The European Central Bank (ECB) has ramped up its asset purchase programme to the tune of €360bn (£257bn), its president Mario Draghi announced today.
The programme will now run until the end of March 2017 instead of September 2016 as initially planned, but will stay at a rate of €60bn. It will take the value of the programme up to €1.5 trillion from €1.1 trillion. The ECB also added regional government bonds to the list of eligible assets it can buy, so it can now buy the bonds of Paris or Milan local governments.
Draghi also said the ECB would be reinvesting money it gets when the debt it purchases expires, as was done with the asset purchase programme in the UK.
Members of the ECB’s governing council also cut the central bank's deposit rate to minus 0.3 per cent from minus 0.2 per cent today.
The main refinancing rate, which applies to short term loans to banks, was kept at 0.05 per cent.
The euro immediately shot up to a value of 71.410p from 70.599p. The currency move suggests markets were disappointed, with many analysts expecting the deposit rate to be cut to minus 0.4 per cent. After the announcement of asset purchase programme extension, it then jumped to 71.971p.
Jonathan Loynes, chief European economist at Capital Economics, said:
Hopes that the ECB would make up for the disappointingly small cut in its deposit rate (to minus 0.3 per cent) with a decisive expansion of its asset purchase programme have been dashed by the announcement that it has merely extended the programme from September 2016 to March 2017.
The cut comes despite a report in the Financial Times published before the announcement that rates had not moved.

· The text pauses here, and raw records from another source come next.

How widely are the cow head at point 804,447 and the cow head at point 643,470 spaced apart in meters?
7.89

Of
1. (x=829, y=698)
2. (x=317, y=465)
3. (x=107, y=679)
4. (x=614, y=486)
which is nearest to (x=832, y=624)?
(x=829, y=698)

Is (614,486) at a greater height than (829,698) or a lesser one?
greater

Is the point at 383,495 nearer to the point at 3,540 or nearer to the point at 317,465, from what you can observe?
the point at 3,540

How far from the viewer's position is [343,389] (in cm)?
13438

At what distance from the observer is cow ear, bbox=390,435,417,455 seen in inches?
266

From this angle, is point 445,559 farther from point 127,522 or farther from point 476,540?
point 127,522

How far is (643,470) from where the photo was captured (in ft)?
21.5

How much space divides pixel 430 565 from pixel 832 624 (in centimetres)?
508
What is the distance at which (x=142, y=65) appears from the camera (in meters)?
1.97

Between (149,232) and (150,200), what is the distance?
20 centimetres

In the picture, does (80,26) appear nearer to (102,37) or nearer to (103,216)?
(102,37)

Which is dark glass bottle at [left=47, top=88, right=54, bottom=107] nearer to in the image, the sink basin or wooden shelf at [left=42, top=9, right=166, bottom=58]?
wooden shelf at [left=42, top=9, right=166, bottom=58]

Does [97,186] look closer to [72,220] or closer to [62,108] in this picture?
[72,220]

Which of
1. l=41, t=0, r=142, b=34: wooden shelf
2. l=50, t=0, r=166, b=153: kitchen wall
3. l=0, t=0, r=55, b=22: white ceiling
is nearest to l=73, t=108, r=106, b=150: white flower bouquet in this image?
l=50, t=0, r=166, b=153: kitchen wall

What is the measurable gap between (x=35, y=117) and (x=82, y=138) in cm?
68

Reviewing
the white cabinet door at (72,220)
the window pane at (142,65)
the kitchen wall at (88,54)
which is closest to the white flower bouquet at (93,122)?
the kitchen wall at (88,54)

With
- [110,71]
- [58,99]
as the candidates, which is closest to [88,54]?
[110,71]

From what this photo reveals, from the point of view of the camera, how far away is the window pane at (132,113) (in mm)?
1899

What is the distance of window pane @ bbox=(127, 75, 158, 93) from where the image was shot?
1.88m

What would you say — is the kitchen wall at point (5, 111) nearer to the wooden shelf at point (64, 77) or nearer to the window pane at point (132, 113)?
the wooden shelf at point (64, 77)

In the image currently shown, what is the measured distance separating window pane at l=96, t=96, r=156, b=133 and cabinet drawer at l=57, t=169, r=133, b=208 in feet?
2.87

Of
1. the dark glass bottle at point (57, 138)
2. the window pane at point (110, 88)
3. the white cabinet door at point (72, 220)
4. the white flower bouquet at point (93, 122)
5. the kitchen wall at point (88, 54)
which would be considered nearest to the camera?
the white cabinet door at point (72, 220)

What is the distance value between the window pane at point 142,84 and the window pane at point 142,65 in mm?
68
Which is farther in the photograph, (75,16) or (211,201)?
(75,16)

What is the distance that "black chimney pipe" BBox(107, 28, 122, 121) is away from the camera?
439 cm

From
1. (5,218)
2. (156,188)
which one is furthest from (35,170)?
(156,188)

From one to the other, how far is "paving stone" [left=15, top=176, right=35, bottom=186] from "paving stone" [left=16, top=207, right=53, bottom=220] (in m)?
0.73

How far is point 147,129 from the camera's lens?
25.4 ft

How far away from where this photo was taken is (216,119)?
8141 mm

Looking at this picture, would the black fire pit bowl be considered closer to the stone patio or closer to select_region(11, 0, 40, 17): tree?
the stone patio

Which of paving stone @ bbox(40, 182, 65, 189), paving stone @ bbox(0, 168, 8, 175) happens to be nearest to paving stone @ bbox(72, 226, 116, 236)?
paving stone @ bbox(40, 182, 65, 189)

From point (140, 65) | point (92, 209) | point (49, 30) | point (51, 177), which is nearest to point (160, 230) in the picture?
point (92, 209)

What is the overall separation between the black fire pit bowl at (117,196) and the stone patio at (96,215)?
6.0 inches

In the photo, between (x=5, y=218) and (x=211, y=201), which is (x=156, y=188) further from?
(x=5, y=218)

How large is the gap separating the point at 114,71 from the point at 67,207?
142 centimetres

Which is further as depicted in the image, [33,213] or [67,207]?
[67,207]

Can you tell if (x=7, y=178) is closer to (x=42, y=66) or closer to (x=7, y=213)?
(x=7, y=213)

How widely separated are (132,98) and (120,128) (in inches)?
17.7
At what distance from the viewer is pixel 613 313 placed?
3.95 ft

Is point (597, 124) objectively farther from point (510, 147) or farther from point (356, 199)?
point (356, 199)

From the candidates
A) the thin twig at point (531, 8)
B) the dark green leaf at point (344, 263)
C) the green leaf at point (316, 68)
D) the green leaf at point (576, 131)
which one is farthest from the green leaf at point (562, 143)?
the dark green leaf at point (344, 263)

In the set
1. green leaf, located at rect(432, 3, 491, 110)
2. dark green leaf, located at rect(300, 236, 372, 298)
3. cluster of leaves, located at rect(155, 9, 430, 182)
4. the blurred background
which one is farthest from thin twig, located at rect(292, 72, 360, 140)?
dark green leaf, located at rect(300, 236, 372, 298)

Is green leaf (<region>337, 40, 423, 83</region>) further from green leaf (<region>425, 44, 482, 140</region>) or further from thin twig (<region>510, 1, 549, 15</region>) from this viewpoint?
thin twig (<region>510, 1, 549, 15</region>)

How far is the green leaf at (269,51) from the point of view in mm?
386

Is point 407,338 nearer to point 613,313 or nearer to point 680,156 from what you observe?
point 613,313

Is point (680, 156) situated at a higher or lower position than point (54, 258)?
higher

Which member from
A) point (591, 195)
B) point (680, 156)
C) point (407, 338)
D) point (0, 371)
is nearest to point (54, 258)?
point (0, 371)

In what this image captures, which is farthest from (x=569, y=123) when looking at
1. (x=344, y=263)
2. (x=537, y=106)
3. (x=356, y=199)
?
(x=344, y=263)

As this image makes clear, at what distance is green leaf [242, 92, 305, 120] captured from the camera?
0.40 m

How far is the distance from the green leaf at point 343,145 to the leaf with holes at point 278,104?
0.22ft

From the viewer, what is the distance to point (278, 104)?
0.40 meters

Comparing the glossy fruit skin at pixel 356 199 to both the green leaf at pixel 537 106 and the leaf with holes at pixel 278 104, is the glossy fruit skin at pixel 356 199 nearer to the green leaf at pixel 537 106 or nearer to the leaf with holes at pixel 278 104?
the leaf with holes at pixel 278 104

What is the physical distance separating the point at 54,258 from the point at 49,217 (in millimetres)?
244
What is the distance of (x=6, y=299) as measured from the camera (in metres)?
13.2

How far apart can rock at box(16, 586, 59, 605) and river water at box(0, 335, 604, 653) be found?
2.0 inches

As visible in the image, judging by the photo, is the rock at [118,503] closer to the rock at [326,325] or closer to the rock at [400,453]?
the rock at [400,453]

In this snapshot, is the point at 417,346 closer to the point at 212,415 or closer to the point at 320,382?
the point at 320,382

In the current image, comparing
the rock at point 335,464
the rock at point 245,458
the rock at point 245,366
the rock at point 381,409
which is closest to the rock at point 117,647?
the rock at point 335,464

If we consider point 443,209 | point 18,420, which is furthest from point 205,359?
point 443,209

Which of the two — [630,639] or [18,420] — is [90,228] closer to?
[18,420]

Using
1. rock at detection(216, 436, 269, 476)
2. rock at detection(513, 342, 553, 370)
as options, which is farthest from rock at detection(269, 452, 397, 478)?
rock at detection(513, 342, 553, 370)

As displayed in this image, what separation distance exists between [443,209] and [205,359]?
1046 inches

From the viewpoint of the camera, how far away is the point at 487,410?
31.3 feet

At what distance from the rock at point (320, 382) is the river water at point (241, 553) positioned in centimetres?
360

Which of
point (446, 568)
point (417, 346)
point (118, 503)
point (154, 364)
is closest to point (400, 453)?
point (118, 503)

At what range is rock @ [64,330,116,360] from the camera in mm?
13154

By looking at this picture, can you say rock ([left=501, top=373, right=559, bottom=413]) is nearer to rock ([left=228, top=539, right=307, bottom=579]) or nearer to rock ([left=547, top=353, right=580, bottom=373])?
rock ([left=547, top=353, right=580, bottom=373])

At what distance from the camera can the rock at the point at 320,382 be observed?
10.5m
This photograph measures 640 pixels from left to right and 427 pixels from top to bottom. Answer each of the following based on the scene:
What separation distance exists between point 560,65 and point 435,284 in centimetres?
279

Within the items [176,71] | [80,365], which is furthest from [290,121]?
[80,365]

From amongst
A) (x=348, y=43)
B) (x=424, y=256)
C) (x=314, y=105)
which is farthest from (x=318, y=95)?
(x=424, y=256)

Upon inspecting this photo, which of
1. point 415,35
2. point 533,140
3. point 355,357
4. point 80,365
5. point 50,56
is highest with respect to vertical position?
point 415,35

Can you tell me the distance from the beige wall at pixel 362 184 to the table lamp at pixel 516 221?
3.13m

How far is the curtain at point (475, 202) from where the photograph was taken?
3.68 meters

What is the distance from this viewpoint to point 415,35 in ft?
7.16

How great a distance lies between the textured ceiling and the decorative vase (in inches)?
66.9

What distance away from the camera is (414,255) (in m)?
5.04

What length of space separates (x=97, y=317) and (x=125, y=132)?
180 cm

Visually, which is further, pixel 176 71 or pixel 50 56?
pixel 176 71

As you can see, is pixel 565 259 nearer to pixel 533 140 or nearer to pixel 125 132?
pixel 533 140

Inflation in the Eurozone has undershot the ECB’s two per cent target since 2013. In its September forecasts, ECB economists predicted that inflation would be 1.1 per cent next year and 1.7 per cent in 2017. These have today been downgraded to one per cent in 2016 and 1.6 per cent in 2017.
Eurozone inflation remained stuck at 0.1 per cent in November, despite the effect of lower oil prices starting to wear off.
President Mario Draghi and other ECB officials have managed to launch the asset purchase programme despite protests from Germany, whose official economic council warned the policy would encourage risk taking.
The €1.1 trillion (£780bn) asset purchase programme was launched in March but had been expected since the beginning of the year. The euro has fallen nine per cent against the pound since then. It uses newly created money to buy mostly government bonds.
The programme has also rocked bond markets, with the interest rate on the German government’s notoriously stable 10-year bund nearly hitting negative territory earlier this year before rebounding sharply.
The money supply has accelerated this year, with the programme helping the ECB’s M3 measure to regularly hit annual growth rates of around five per cent this year, a further sign of improvement in Eurozone financial conditions.
Simon Ward, chief economist at Henderson, suspects Draghi wanted to ease further but ran into opposition. He said:
The ECB badly mishandled its communications strategy in the run-up to today’s meeting, with comments from Mr Draghi and leaks about 20 different easing measures being under consideration encouraging market expectations of much more aggressive action than the announced 10 basis point cut in the deposit rate and six-month extension of QE at an unchanged pace.
The suspicion is that Mr Draghi overplayed his hand and ran into stiff German-led opposition based on doubts about the economic case for further easing and objections to an income transfer from core to peripheral banks implied by a larger cut in the deposit rate.